### Extract
╭──
High levels of admixture in Anopheles gambiae populations from Côte d'Ivoire revealed by multilocus genotyping

Simple Summary Anopheles gambiae and An. coluzzii are two mosquito species with the most prominent role in transmitting malaria parasites to humans in the Afrotropical region. They are morphologically indistinguishable, but their ecological and behavioral differences affect their geographical distribution and may impact their role as malaria vectors and their response to malaria control interventions. A few genomic markers differentiate the two species and allow them to be consistently identified across most of their range. We here report the presence of two populations in Cote d'Ivoire characterized by an admixed pattern of these markers and try to understand their nature. Results do not support the hypothesis that the observed patterns are due to the current crossing between the two species, highlighting the constraints of currently available markers in clarifying the origin of the "unusual" populations in the country. Further analysis exploiting a larger set of markers will eventually solve this puzzle and allow a better understanding of its potential impact on malaria transmission and control. Anopheles coluzzii and An. gambiae-the two most recently radiated species of the An. gambiae complex and the major Afrotropical malaria vector species-are identified by markers in the X-centromeric IGS rDNA region. Putative IGS-hybrids are rarely found in the field, except in restricted areas where genomic studies have led to the hypothesis that the observed IGS-patterns are due to cryptic taxa rather than to hybridization between the two species. We investigated the genome-wide levels of admixture in two villages in Cote d'Ivoire where high levels of IGS-hybrids have been detected, confirming unparalleled high frequencies in the coastal village. Genotyping of 24 Ancestry Informative Markers (AIMs) along the three chromosomes produced discordant results between the IGS-marker and the multilocus genotype obtained for AIMs across the whole genome (29%) as well as AIMs on chromosome-X (considered to be fundamental for species reproductive isolation) only (21%). Results highlight a complicated pattern of admixture that deserves deeper genomic analyses to understand better possible underlying causes (from extensive processes of hybridization to the existence of different cryptic taxa), and stress the need of developing advanced diagnostics for An. coluzzii, An. gambiae and putative new taxa, instrumental for assessing taxon-specific epidemiological characters.
╰──
Translate into Spanish this sentence from the summary on mosquito admixture in Côte d'Ivoire: "A few genomic markers differentiate the two species and allow them to be consistently identified across most of their range."

(Stored data entries)
╭──
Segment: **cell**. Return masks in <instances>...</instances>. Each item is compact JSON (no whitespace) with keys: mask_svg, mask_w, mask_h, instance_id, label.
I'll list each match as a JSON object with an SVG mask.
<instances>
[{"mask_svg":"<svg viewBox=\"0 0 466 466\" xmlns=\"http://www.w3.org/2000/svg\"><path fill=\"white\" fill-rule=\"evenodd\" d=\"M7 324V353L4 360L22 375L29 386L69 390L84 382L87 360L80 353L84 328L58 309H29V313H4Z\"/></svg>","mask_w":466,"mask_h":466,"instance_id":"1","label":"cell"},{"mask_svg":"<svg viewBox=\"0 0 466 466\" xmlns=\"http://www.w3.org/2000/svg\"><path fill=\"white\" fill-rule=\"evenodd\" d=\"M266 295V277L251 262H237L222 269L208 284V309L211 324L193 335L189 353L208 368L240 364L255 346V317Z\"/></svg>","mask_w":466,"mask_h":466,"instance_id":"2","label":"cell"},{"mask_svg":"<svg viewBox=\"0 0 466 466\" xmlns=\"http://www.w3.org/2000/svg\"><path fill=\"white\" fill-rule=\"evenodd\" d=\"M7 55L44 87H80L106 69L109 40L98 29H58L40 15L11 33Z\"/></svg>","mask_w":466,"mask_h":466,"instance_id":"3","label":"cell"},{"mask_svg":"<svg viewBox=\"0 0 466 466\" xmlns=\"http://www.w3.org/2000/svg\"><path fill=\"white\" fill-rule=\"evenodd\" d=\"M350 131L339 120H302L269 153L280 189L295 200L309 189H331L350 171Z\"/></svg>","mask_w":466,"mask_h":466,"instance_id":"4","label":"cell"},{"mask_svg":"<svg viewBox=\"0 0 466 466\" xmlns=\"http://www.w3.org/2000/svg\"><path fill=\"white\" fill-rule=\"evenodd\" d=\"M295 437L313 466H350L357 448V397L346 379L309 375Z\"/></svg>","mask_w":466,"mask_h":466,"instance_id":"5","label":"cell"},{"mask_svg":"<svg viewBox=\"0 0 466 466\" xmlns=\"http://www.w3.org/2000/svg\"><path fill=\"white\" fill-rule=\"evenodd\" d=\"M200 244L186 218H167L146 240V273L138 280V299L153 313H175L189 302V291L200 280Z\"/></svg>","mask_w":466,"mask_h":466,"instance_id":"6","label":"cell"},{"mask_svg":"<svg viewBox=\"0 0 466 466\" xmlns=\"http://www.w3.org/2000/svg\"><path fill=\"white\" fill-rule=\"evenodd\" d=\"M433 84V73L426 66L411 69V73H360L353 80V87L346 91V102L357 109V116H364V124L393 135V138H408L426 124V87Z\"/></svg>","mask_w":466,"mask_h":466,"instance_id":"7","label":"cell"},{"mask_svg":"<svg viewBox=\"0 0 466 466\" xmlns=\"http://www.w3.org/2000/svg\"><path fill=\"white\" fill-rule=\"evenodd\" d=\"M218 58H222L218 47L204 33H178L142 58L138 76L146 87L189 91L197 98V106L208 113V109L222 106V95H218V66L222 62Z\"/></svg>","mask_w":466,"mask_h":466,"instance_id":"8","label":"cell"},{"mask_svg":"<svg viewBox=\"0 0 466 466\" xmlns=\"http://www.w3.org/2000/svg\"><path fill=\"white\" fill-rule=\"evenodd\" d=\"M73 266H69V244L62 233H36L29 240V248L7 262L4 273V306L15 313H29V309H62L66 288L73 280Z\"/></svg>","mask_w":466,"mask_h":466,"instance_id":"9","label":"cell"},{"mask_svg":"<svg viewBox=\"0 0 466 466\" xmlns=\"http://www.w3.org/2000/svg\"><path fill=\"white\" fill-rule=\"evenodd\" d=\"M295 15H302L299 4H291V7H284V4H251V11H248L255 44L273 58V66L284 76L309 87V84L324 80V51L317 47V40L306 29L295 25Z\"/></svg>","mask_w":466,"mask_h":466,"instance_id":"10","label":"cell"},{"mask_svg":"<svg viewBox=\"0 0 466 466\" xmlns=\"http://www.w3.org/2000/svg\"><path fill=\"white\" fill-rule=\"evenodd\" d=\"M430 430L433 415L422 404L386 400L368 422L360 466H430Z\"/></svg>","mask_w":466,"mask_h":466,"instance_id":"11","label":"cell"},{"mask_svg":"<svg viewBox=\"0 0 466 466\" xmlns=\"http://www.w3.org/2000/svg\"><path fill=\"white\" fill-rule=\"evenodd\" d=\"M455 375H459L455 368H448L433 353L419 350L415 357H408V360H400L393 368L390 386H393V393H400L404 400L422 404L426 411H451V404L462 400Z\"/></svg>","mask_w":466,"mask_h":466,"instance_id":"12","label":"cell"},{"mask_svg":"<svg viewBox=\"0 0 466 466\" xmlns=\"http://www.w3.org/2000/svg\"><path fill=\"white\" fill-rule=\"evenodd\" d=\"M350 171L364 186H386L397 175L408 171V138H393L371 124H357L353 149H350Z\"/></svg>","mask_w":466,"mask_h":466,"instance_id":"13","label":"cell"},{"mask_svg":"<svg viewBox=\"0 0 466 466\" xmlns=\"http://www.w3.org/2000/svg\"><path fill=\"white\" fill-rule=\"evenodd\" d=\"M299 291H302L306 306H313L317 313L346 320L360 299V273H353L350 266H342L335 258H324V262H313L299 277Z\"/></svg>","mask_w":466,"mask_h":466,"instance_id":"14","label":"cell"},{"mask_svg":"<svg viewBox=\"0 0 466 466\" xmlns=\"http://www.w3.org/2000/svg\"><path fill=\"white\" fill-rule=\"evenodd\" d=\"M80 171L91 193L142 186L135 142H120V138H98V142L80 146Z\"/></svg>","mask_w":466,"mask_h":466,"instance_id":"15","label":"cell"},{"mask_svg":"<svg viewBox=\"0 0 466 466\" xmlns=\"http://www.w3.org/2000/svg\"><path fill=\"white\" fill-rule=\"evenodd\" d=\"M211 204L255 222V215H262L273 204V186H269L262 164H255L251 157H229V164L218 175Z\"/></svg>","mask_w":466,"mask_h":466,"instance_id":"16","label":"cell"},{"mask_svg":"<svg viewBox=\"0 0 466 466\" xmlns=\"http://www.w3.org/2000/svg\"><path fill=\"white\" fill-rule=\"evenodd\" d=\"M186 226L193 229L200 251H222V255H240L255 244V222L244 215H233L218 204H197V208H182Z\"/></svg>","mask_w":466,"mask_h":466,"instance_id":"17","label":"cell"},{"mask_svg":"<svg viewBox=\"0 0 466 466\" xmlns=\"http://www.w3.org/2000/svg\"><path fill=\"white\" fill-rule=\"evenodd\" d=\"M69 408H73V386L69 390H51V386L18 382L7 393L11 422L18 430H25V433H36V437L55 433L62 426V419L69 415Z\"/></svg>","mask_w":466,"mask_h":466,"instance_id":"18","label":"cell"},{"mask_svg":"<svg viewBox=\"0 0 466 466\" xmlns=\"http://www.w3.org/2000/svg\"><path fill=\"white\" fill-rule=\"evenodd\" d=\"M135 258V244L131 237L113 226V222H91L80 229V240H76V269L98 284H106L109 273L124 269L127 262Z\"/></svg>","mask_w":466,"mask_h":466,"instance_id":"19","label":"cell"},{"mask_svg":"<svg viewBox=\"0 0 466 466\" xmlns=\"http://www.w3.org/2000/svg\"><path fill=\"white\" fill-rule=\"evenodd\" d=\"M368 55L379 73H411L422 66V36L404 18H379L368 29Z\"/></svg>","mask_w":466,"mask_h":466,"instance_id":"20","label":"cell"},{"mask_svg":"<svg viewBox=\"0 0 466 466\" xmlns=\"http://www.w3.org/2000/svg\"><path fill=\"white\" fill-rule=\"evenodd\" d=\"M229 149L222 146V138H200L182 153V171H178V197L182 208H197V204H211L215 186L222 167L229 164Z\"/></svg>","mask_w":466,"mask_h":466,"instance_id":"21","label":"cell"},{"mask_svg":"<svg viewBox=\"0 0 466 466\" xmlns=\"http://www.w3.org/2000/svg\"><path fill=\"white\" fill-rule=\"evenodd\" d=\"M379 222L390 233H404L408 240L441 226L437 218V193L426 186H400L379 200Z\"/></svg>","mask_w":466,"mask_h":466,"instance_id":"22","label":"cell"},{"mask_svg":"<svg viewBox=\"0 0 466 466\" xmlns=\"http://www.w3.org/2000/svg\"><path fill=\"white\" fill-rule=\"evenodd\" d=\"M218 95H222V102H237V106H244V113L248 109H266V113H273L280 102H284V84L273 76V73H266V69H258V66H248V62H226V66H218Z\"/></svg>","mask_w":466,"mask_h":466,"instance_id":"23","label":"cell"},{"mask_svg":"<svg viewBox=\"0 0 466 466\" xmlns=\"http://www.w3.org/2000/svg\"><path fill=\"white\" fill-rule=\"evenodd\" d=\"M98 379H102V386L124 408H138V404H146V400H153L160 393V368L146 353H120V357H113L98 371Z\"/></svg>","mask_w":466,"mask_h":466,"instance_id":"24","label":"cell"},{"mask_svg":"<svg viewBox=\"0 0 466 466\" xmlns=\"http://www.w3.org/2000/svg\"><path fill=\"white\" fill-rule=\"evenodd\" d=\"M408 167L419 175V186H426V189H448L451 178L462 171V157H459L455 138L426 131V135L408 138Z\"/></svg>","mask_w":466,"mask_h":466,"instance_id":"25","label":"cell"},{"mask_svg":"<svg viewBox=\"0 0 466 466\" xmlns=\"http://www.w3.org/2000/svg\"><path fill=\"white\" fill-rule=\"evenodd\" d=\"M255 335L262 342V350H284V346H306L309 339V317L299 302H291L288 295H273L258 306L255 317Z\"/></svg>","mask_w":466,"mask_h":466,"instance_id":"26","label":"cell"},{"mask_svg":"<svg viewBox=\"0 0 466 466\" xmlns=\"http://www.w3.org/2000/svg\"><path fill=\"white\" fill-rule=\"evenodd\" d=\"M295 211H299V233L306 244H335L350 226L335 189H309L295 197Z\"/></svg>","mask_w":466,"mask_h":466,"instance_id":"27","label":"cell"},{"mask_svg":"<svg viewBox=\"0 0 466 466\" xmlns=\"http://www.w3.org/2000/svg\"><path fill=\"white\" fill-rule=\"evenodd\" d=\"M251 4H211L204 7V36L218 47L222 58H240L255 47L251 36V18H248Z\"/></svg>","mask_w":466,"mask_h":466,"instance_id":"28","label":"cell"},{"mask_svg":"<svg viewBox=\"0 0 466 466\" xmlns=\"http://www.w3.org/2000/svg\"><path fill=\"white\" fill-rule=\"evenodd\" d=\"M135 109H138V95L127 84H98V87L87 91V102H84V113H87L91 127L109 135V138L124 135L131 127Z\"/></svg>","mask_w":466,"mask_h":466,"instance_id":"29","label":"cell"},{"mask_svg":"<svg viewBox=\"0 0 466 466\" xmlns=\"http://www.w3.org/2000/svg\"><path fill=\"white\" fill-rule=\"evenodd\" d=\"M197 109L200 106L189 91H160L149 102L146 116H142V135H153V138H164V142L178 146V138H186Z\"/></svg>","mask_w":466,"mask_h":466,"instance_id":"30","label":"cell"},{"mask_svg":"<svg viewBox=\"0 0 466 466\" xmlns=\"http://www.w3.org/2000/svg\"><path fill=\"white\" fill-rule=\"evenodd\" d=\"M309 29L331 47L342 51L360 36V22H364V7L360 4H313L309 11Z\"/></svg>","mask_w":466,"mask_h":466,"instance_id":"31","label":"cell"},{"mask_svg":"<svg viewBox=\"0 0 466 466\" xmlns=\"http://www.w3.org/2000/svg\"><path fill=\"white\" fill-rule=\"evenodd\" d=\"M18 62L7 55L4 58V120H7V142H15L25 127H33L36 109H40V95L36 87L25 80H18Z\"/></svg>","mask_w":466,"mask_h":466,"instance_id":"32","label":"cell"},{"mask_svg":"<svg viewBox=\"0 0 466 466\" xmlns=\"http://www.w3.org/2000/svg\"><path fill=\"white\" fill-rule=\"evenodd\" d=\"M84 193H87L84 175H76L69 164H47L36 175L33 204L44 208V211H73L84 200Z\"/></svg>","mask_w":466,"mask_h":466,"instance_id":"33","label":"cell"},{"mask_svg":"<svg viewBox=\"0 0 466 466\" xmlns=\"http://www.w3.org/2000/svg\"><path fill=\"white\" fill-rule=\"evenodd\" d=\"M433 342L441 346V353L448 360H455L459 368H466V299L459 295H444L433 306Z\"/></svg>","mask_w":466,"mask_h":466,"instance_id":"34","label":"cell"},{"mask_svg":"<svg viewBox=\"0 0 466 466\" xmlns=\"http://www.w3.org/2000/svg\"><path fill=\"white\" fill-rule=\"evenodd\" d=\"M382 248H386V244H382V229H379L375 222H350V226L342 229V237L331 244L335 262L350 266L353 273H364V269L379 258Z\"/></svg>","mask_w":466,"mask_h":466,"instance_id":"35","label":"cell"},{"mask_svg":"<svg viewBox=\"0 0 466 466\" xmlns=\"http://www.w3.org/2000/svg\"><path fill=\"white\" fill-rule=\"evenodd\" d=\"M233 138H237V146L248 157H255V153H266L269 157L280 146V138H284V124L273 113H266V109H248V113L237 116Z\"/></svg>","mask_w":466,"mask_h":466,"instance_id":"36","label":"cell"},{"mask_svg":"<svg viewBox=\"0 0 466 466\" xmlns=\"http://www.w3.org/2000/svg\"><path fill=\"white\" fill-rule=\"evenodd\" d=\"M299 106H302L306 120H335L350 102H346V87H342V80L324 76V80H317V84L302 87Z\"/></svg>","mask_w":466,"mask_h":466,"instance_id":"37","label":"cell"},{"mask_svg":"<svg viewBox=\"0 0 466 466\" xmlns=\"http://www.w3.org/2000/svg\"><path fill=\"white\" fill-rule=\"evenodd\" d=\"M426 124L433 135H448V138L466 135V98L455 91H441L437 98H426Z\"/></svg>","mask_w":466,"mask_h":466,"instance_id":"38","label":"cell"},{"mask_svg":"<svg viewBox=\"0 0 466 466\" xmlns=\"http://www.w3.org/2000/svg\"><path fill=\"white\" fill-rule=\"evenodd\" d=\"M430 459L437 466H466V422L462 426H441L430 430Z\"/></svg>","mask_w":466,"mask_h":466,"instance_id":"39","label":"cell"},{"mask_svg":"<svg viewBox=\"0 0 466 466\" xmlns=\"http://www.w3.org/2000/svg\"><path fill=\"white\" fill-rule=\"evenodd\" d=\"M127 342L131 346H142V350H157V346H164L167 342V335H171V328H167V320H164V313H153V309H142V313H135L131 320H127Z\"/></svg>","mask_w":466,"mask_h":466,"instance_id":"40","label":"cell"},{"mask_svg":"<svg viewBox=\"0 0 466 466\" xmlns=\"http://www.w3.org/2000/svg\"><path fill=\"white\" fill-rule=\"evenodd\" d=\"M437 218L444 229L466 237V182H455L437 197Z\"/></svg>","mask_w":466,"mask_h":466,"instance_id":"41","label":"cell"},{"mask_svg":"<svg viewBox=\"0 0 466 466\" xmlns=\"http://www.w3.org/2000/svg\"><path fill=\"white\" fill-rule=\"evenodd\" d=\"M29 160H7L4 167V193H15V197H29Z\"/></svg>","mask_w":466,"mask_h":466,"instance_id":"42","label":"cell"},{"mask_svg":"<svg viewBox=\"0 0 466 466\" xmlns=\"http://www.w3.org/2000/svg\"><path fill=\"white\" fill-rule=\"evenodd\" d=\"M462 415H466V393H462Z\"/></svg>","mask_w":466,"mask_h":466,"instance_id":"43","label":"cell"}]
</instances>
╰──
### Reply
Unos pocos marcadores genómicos diferencian a las dos especies y permiten identificarlas de manera consistente en la mayor parte de su área de distribución.